───── DATASET ROWS ─────

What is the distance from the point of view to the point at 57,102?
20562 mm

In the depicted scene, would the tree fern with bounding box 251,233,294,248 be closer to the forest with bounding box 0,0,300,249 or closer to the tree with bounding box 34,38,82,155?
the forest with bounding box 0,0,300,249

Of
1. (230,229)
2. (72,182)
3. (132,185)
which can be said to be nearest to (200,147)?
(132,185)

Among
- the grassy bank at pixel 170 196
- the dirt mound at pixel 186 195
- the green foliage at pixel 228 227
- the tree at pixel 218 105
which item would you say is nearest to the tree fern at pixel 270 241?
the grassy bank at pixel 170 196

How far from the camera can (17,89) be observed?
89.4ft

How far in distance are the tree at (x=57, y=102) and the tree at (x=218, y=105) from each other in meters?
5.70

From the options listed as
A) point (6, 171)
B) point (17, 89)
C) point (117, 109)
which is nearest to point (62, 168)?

─────
───── DATASET ROWS ─────

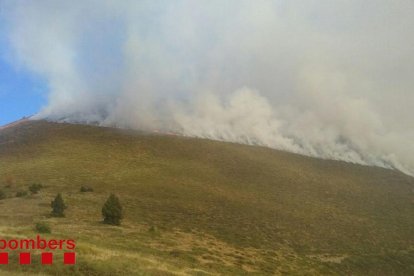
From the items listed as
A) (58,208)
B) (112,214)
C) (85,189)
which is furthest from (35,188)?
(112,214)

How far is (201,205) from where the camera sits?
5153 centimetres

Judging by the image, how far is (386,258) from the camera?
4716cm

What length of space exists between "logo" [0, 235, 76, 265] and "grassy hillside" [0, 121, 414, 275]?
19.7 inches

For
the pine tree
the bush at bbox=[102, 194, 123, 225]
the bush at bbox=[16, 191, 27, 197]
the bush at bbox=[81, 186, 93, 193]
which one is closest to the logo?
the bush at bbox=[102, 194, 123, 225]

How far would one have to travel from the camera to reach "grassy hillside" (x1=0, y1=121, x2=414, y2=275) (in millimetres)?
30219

─────

Give the records from the line containing "Judging by the" through the line containing "19.7 inches", both included, as a JSON list of strings with one string per line and blank lines omitted.

[
  "Judging by the image, how far is (386,258) from the camera?",
  "4716cm",
  "What length of space exists between \"logo\" [0, 235, 76, 265] and \"grassy hillside\" [0, 121, 414, 275]?",
  "19.7 inches"
]